AUTHOR=Song Zeyuan , Gunn Sophia , Monti Stefano , Peloso Gina M. , Liu Ching-Ti , Lunetta Kathryn , Sebastiani Paola 

TITLE=Learning Gaussian graphical models from correlated data

JOURNAL=Frontiers in Systems Biology

VOLUME=Volume 5 - 2025

YEAR=2025

URL=https://www.frontiersin.org/journals/systems-biology/articles/10.3389/fsysb.2025.1589079

DOI=10.3389/fsysb.2025.1589079

ISSN=2674-0702

ABSTRACT=Gaussian Graphical Models (GGMs) are a type of network modeling that uses partial correlation rather than correlation for representing complex relationships among multiple variables.

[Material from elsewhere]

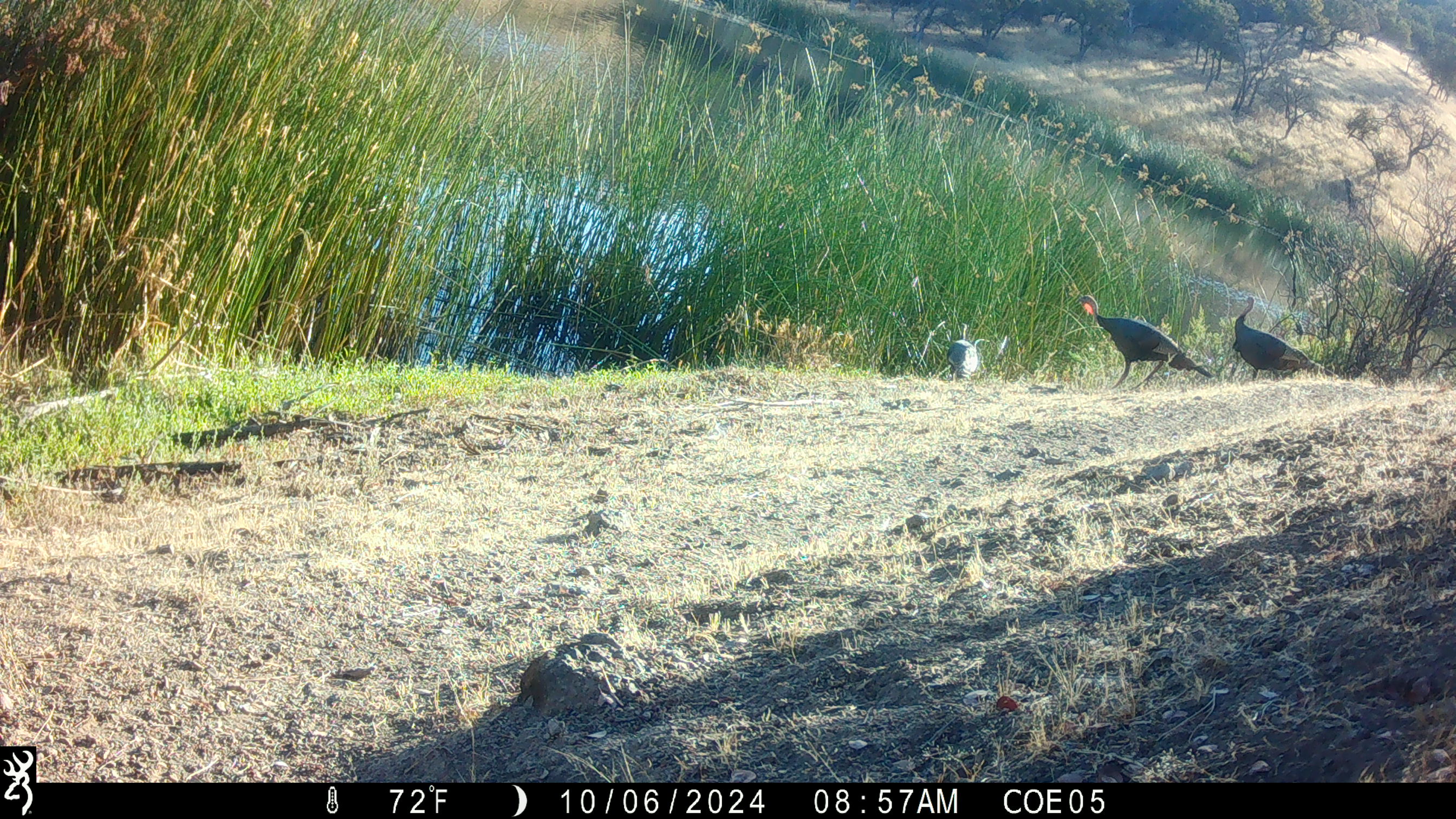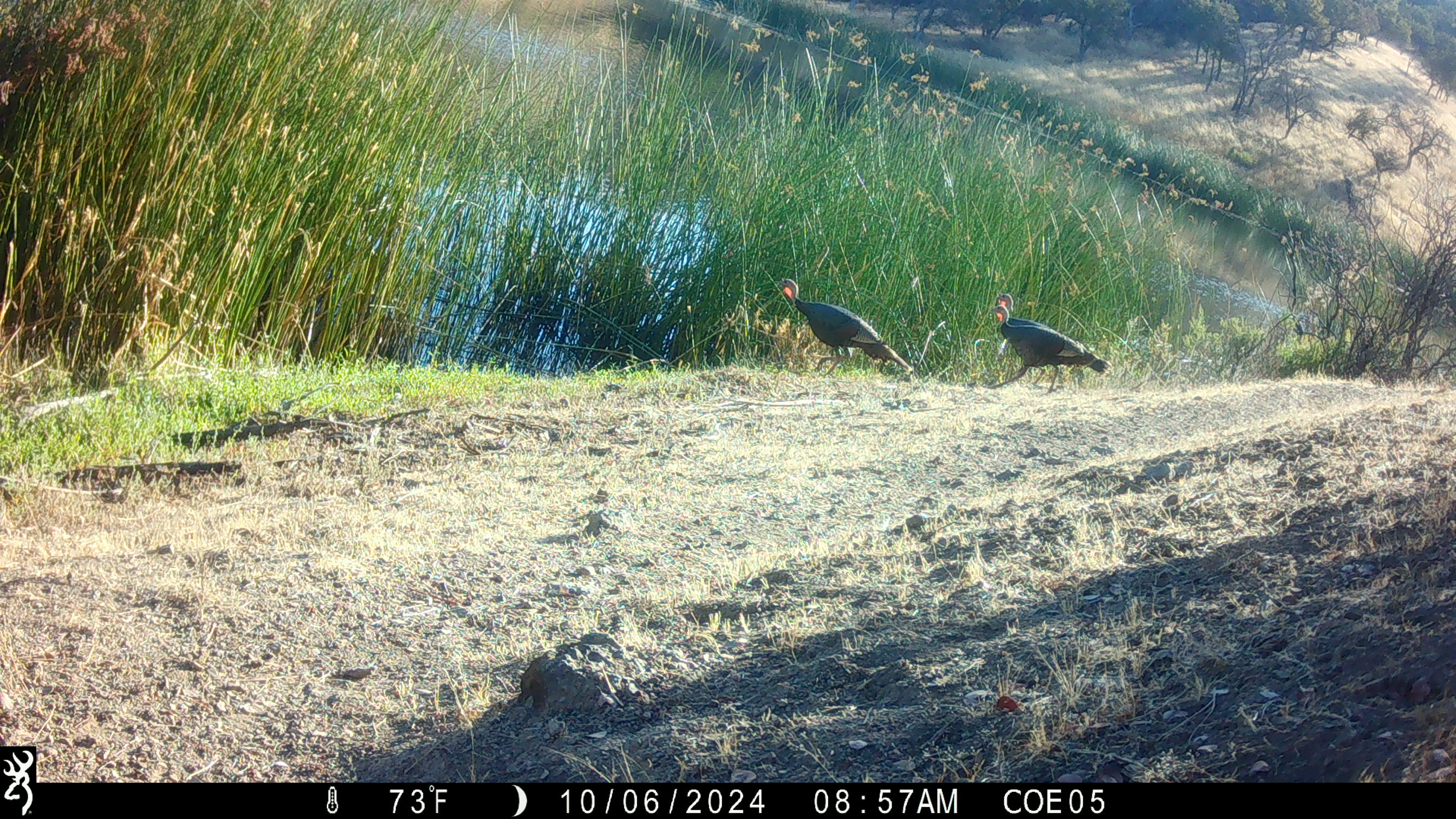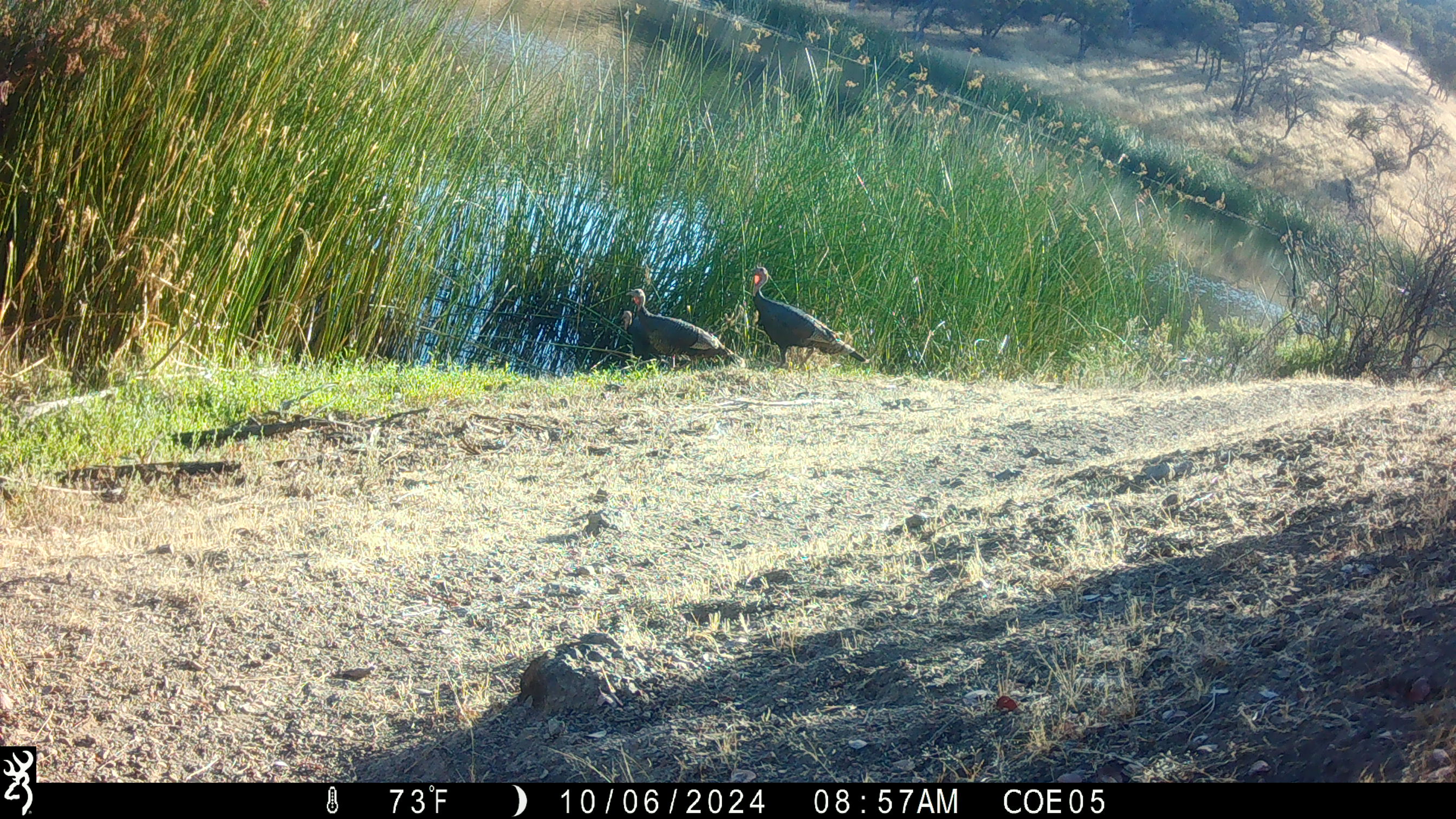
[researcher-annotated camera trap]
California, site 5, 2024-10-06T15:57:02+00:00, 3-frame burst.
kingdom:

The advantage of using partial correlation is to show the relation between two variables after “adjusting” for the effects of other variables and leads to more parsimonious and interpretable models. There are well established procedures to build GGMs from a sample of independent and identical distributed observations. However, many studies include clustered and longitudinal data that result in correlated observations and ignoring this correlation among observations can lead to inflated Type I error. In this paper, we propose a cluster-based bootstrap algorithm to infer GGMs from correlated data. We use extensive simulations of correlated data from family-based studies to show that the proposed bootstrap method does not inflate the Type I error while retaining statistical power compared to alternative solutions when there are sufficient number of clusters. We apply our method to learn the Gaussian Graphic Model that represents complex relations between 47 Polygenic Risk Scores generated using genome-wide genotype data from the Long Life Family Study. By comparing it to the conventional methods that ignore within-cluster correlation, we show that our method controls the Type I error well without power loss.